[Provided text]
****
Anti-nuclear protests in Japan, April 2011
Picture by VOA news on Wiki Commons
August 2011

As Japan tries to pick up the pieces left behind by the triple disaster, the earthquake, the tsunami and the Fukushima nuclear-plant explosions, which struck in March this year, the long-term implications are becoming evident.

The Japanese Prime Minister said it will take decades to clean up the damage and decommission the plant. The cost will include, not only the rubble-removal, rebuilding and decontamination, but the compensation to people affected, and the knock-on losses to industry and exports.

Anti-nuclear campaigners have been saying for decades that the risks were too great, the long-term consequences too serious, and the technology too expensive (if fully costed) to justify the diversion of resources down the nuclear power route.

It is only now that the worse fears of the anti-nuclear brigade have been realised that Japan is changing tack and taking steps to reduce both its use of electricity and its reliance on nuclear power.

Reactions elsewhere around the world varied.

Apart from Italy, which has not had a nuclear programme since the 1980s (and whose people recently rejected, by referendum, a proposal to revive it), European countries have largely been back-pedalling on the issue. Germany and Switzerland have decided there will be no more building of new reactors nor extension of the lifespan of their existing reactors. France is diverting billions or Euros into offshore wind farms.

India remains intent on pressing ahead with its nuclear plant construction, while China has decided on a delay of at least two years to assess safety before it will approve any new nuclear proposals.

The USA, still smarting from the aftermath of the Three Mile Island incident in 1979 and nevertheless planning major new nuclear stations, set up a task force to look into the safety of its existing reactors.
****
[Raw data]

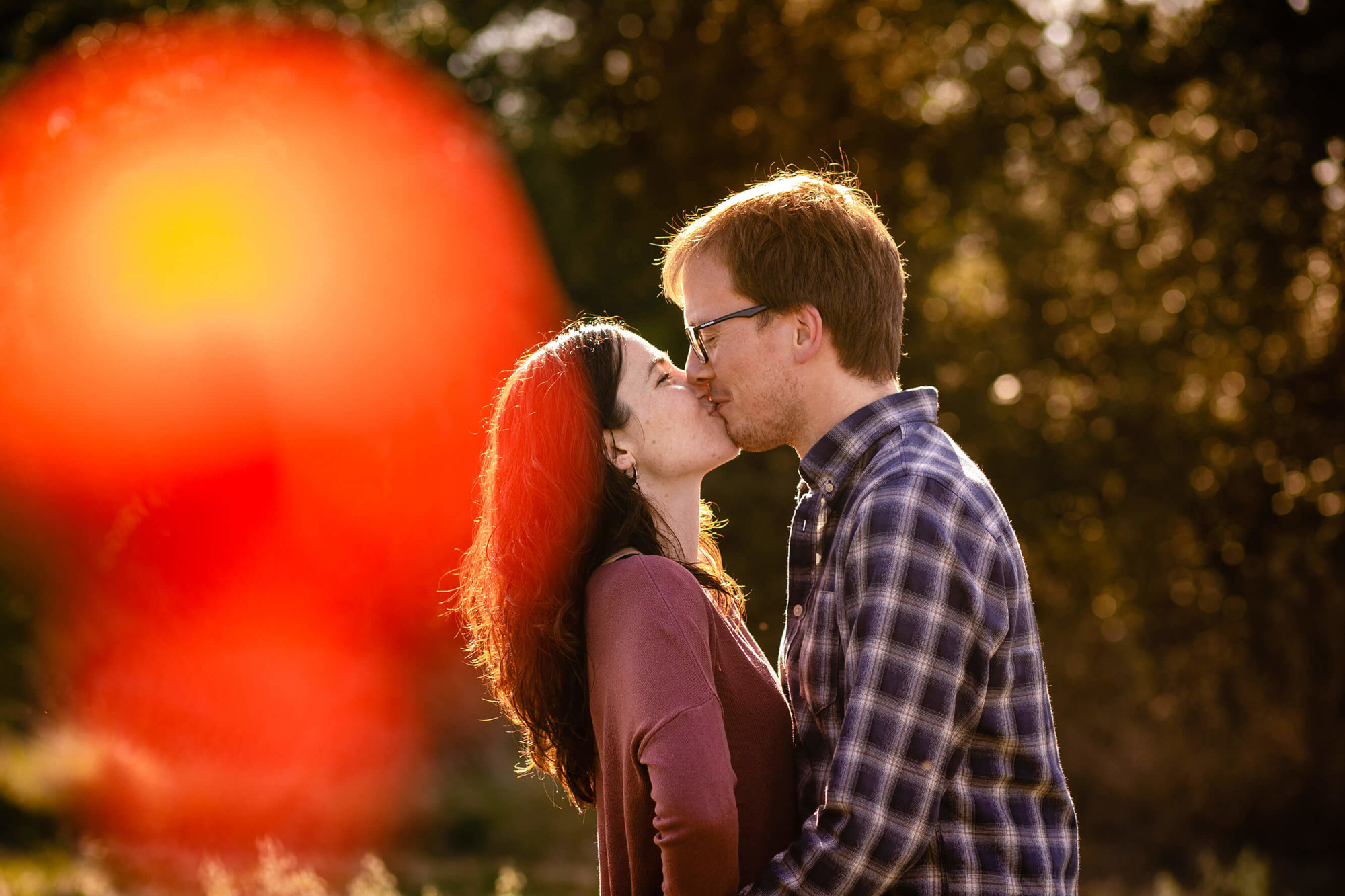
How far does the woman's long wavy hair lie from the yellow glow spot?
6383 mm

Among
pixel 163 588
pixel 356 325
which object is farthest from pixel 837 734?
pixel 163 588

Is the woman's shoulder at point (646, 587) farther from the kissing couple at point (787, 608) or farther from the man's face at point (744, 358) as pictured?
the man's face at point (744, 358)

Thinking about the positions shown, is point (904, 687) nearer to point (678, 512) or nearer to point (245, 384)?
point (678, 512)

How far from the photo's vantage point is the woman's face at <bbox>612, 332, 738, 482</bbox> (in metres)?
2.59

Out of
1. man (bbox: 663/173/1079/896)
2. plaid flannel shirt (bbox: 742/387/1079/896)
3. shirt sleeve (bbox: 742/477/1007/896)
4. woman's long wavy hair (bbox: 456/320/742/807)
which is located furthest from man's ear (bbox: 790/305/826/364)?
shirt sleeve (bbox: 742/477/1007/896)

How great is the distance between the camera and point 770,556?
998cm

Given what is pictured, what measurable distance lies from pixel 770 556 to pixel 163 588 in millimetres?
5254

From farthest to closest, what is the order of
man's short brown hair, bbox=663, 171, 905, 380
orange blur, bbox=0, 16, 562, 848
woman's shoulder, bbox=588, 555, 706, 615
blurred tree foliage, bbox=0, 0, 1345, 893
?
blurred tree foliage, bbox=0, 0, 1345, 893
orange blur, bbox=0, 16, 562, 848
man's short brown hair, bbox=663, 171, 905, 380
woman's shoulder, bbox=588, 555, 706, 615

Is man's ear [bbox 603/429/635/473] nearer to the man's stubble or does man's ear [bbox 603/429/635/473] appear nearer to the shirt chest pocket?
the man's stubble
****
[Tasks for this exercise]
1. Quote the nuclear power article word for word, from "Apart from Italy, which" to "offshore wind farms.".
2. Continue the nuclear power article from the point where it stops.
The entries were taken from a different source.

[Expected answers]
1.
Apart from Italy, which has not had a nuclear programme since the 1980s (and whose people recently rejected, by referendum, a proposal to revive it), European countries have largely been back-pedalling on the issue. Germany and Switzerland have decided there will be no more building of new reactors nor extension of the lifespan of their existing reactors. France is diverting billions or Euros into offshore wind farms.

2.
And the UK?

The Institute for Science in Society describes the British reaction to Fukushima as “swift and decisive. The government and the nuclear industry immediately set out together to put the best possible spin on it, to portray it as an example of the safety of nuclear power, rather than its hazards.” An e-mail from the Department of Business, Industry and Skill (BIS) dated only two days after the tsunami, and at a time when the potential for global catastrophe was as clear as day, said:
“We need to ensure the anti-nuclear chaps and chapesses do not gain ground on this. We need to occupy the territory and hold it.”
The BIS had already decided to support nuclear power no matter what unfolded from Japan, and clearly viewed the green lobby as its only problem.

OUR COMMENT


The GM issue lies a long way behind the nuclear one. Anti-GM campaigners have given all the same warnings on risks and costs and diversion of resources as the anti-nuclear activists did. We haven't yet had our GM earthquake, our GM tsunami, nor our GM Fukushima, but it seems it will take a disaster of similarly monumental proportions before countries make moves to scale back their use of and reliance on GMOs.


Note the reactions of the different countries to the Fukushima disaster: European countries (except Britain) started backing-off; major developing countries barely paused for thought before continuing what could be a headlong rush to the bottom; the USA (seemingly a slow-learner) formed a committee; and the UK opted for blind-eyed spin and blaming the greens.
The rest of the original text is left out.